[EXTRACT]:
/---

I have a redline agitation muzzle. Other than putting it on my dog so she gets used to it I have not used it (she's only 9 months old). It is steel reinforced and padded on the inside. My dog got used to it rather quickly so I would guess that's it's fairly comfortable.
Leather Police Dog Agitation Muzzle

I have only seen muzzle work done once by my trainer on a PPD. On that dog is was used to bring out more defense. It seemed to work plus really tick the dog off. He went after the helper hard! 

I have also been told it can be used to teach a dog to use it's body rather than just bite to take someone down. I think there are so many uses for it that it really just depends on what the dog is being used for and the dog itself. 

Sorry I know I am no help to this conversation.


----------



## hunterisgreat (Jan 30, 2011)

mycobraracr said:


> I have a redline agitation muzzle. Other than putting it on my dog so she gets used to it I have not used it (she's only 9 months old). It is steel reinforced and padded on the inside. My dog got used to it rather quickly so I would guess that's it's fairly comfortable.
> Leather Police Dog Agitation Muzzle
> 
> I have only seen muzzle work done once by my trainer on a PPD. On that dog is was used to bring out more defense. It seemed to work plus really tick the dog off. He went after the helper hard!

\---

[INFORMATION PROVIDED]:
/---

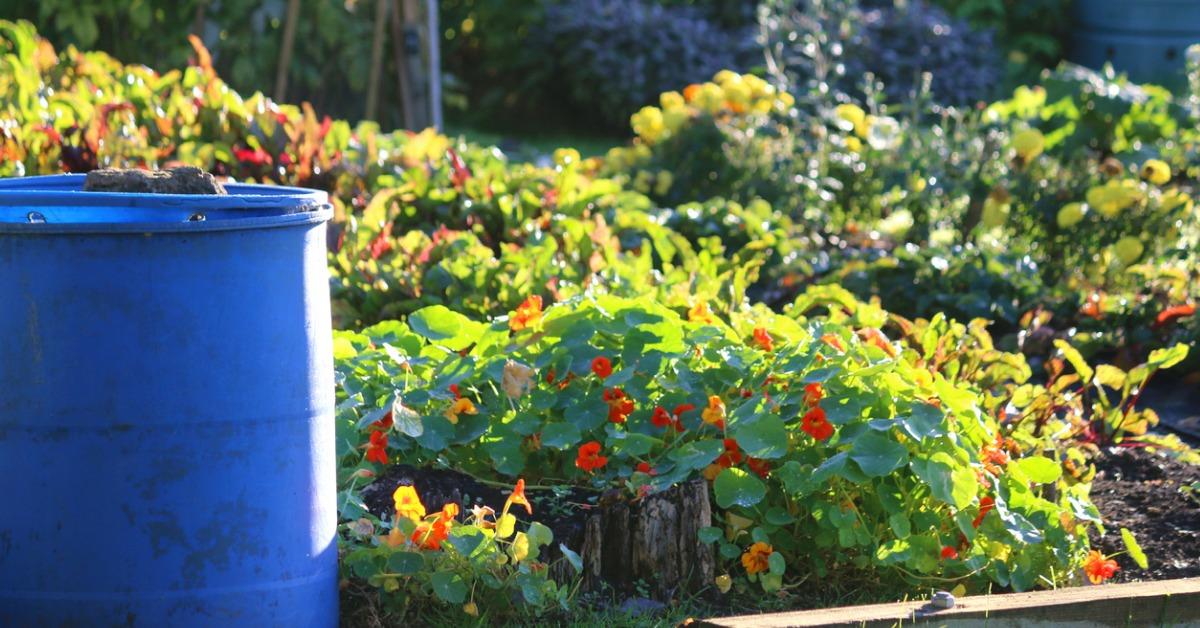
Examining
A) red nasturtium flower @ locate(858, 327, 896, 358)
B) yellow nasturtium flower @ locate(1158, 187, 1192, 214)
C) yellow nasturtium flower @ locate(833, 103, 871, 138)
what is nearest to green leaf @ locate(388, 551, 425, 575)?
red nasturtium flower @ locate(858, 327, 896, 358)

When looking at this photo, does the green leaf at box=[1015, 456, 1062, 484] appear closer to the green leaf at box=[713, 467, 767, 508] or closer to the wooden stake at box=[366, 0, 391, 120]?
the green leaf at box=[713, 467, 767, 508]

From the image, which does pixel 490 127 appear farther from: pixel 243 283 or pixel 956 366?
pixel 243 283

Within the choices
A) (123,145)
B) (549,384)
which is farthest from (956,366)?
(123,145)

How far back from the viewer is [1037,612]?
2471 mm

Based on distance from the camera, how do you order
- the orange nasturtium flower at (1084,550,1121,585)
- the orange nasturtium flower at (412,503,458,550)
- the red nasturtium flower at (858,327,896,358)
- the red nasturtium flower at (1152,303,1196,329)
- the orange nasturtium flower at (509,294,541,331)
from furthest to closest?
the red nasturtium flower at (1152,303,1196,329) < the red nasturtium flower at (858,327,896,358) < the orange nasturtium flower at (509,294,541,331) < the orange nasturtium flower at (1084,550,1121,585) < the orange nasturtium flower at (412,503,458,550)

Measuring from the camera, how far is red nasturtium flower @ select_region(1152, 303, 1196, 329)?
4496mm

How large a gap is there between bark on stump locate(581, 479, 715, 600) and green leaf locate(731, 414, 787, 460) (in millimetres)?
113

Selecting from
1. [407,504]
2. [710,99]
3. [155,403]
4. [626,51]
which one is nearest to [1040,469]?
[407,504]

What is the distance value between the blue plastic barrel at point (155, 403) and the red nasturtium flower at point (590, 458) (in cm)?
65

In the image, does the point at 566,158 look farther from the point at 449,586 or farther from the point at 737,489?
the point at 449,586

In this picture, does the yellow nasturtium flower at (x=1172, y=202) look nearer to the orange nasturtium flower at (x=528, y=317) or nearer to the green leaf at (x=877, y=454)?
the green leaf at (x=877, y=454)

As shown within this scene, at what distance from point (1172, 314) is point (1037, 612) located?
2332mm

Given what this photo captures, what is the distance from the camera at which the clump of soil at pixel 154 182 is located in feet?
7.62

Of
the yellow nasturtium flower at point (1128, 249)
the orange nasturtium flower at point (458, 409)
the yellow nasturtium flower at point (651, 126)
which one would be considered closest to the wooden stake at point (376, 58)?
the yellow nasturtium flower at point (651, 126)
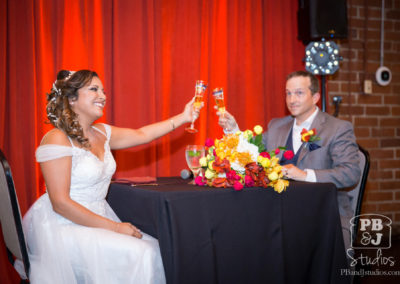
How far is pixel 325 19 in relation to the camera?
12.4ft

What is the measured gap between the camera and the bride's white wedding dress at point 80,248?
1.79 m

\---

[PROBLEMS]:
• a. According to the muzzle thread, how is the redline agitation muzzle built?
• b. Continue the muzzle thread from the point where it stops.
The data come from a source separate from the muzzle thread.

[RESULTS BY TASK]:
• a. It is steel reinforced and padded on the inside.

• b.
> ...


Oh, this was meant more as a general discussion, poll of opinion, etc. In that regard you are being very helpful 

How exactly was he working the dog? Bringing out aggression or defense? I ask to make sure we mean the same things with given words, and everyone has their own meaning in the discussion of drives.

Do you feel it is of use for a "sport dog"? What made you get an agitation muzzle?


----------



## mycobraracr (Dec 4, 2011)

hunterisgreat said:


> Oh, this was meant more as a general discussion, poll of opinion, etc. In that regard you are being very helpful
> 
> How exactly was he working the dog? Bringing out aggression or defense? I ask to make sure we mean the same things with given words, and everyone has their own meaning in the discussion of drives.
> 
> Do you feel it is of use for a "sport dog"? What made you get an agitation muzzle?


Sorry for my mix up. Yes the end result was agression. From the helpers stand point it started out just like bringing out defense in the dog in his posture and movements. He was also "reving up" the dog. I am going just off memory here and I had just gotten into the protection stuff so I was/am not 100% sure of what I was seeing. 

Honestly I got an agitation muzzle for a couple reasons. 1) I thought it was cool and had to have one haha. 2) I am a practical applications guy. Meaning I am in an IPO club, but if the situation were to ever come up I want my dog capable and trained to bite for real. I am interested in all the protection sports, however if I have to sacrifice points in order to have my dog do it for real so be it. That being said I'm still not sure if my dog really has the temperment for that so we will see with time. 

I do think it can be used for sport. I hate to keep repeating it, but again it depends on the way it's used.


----------



## Dooney's Mom (May 10, 2011)

I have only seen our trainer use it once and it was on PPD to see if it would go for someone OUT of the bitework gear and in plain clothes when asked to . This dog in particular did try her darndest was not happy that she had a muzzle on!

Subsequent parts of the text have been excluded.